What you will do
The result should be an exact copy of only the lines from the one with "moving: 43%" through the last line of the data below, with pictures omitted.

Segment Start: Records to use

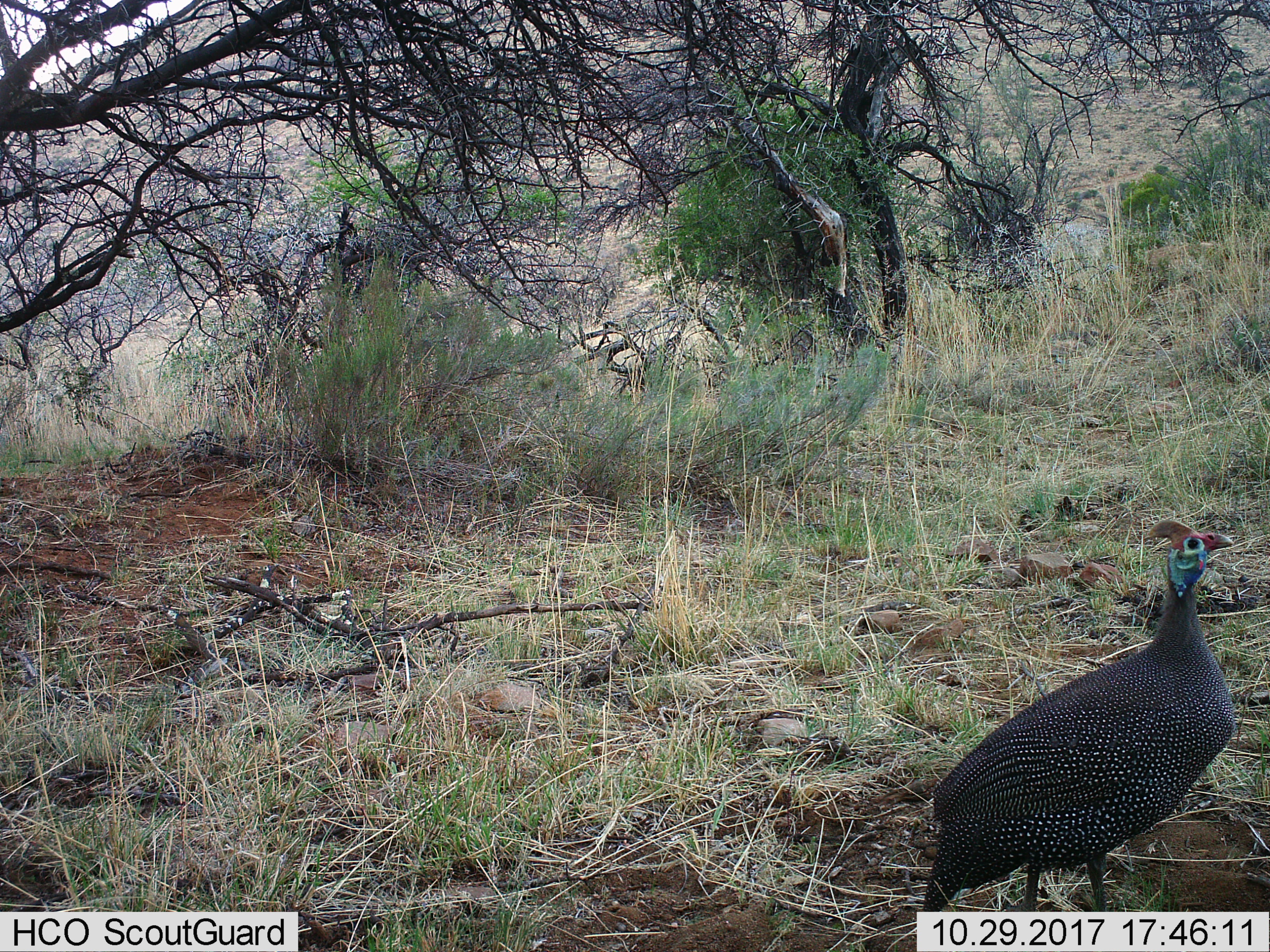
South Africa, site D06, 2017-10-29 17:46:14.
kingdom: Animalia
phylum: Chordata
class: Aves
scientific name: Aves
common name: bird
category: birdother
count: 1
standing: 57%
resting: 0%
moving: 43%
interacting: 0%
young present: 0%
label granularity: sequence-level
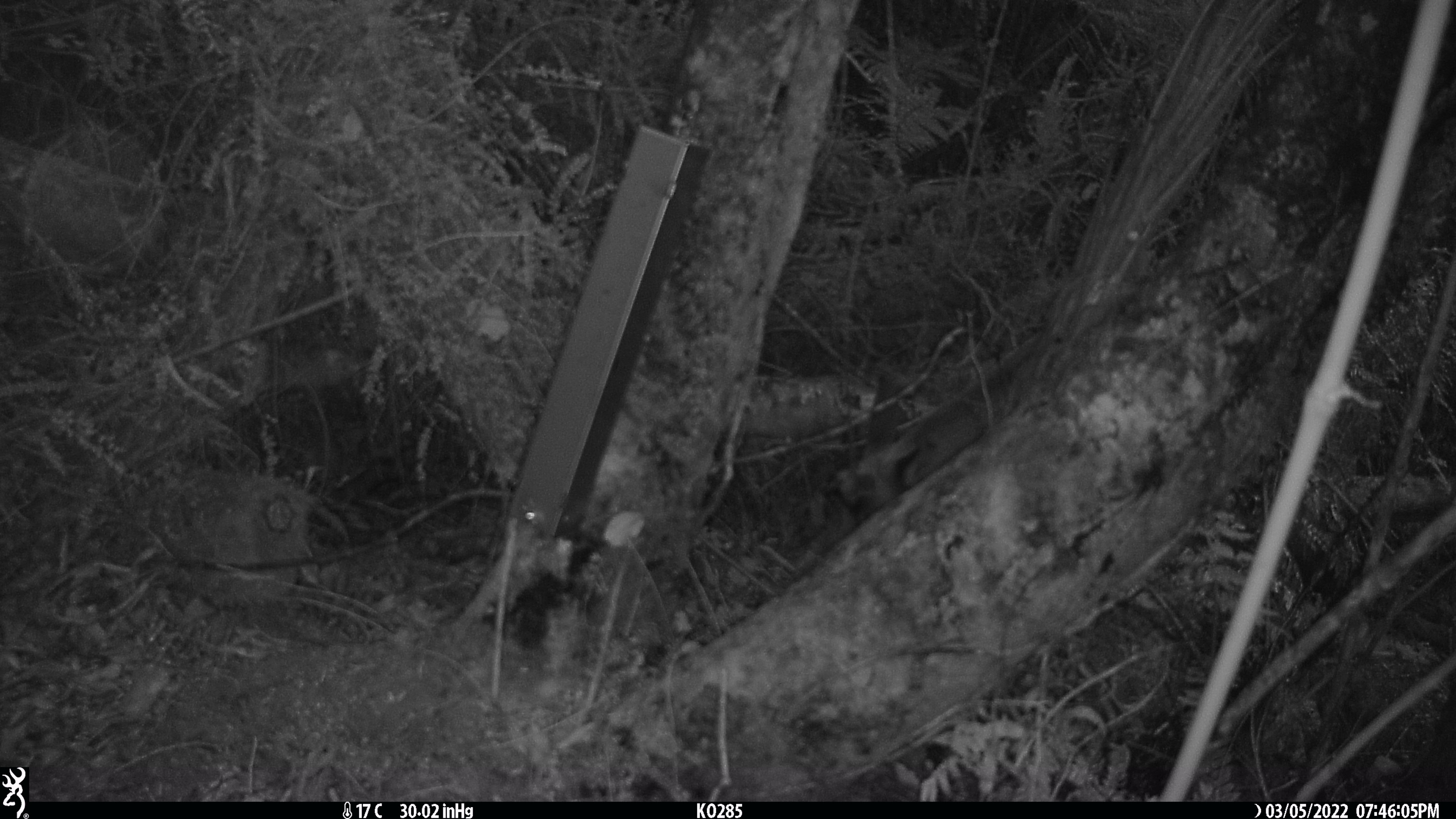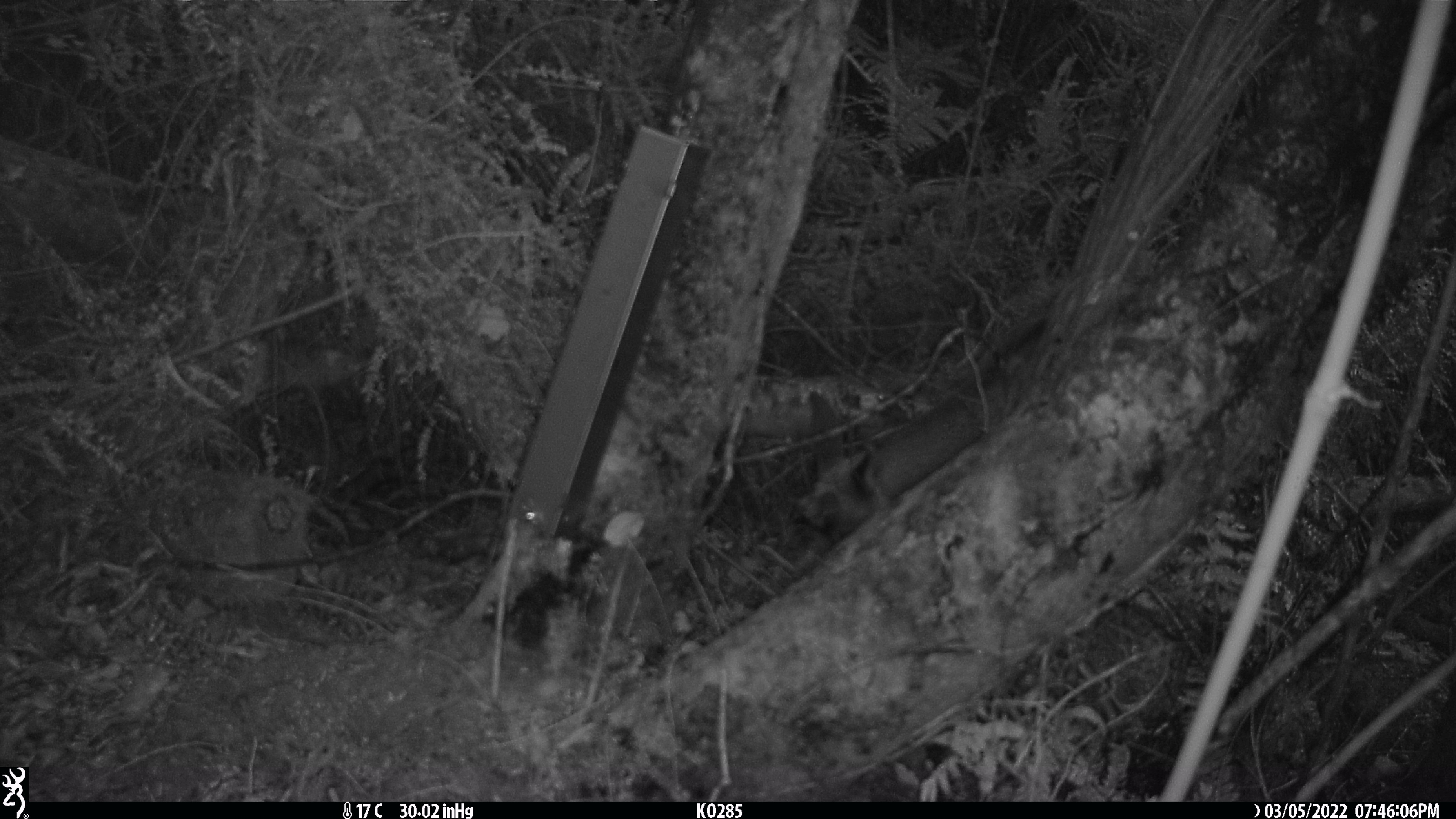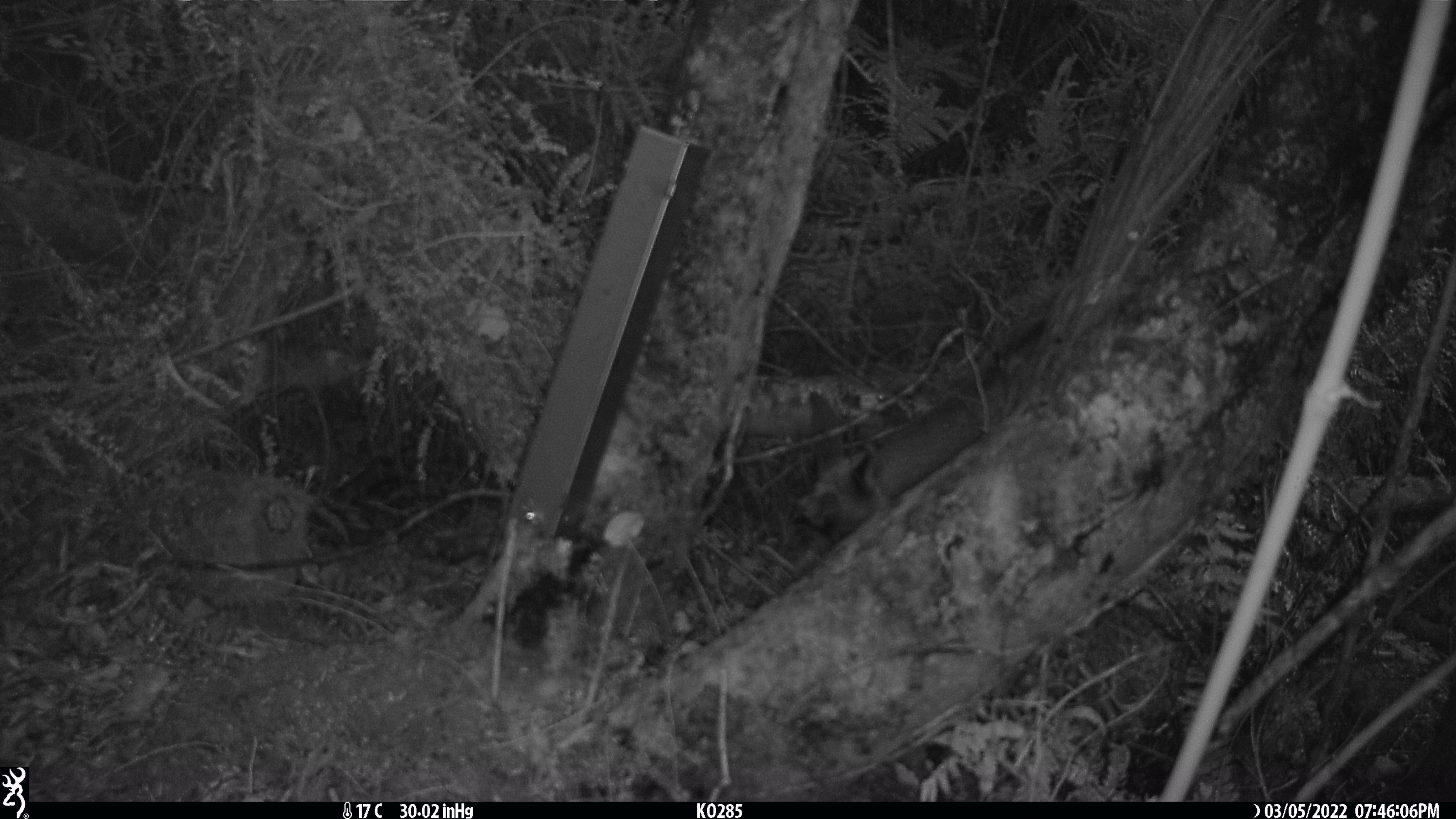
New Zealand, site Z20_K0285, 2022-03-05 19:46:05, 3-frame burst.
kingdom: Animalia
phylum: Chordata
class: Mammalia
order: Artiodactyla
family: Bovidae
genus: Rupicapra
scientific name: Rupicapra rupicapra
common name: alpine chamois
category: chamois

Segment End: Records to use

Result of the exercise
moving: 43%
interacting: 0%
young present: 0%
label granularity: sequence-level
New Zealand, site Z20_K0285, 2022-03-05 19:46:05, 3-frame burst.
kingdom: Animalia
phylum: Chordata
class: Mammalia
order: Artiodactyla
family: Bovidae
genus: Rupicapra
scientific name: Rupicapra rupicapra
common name: alpine chamois
category: chamois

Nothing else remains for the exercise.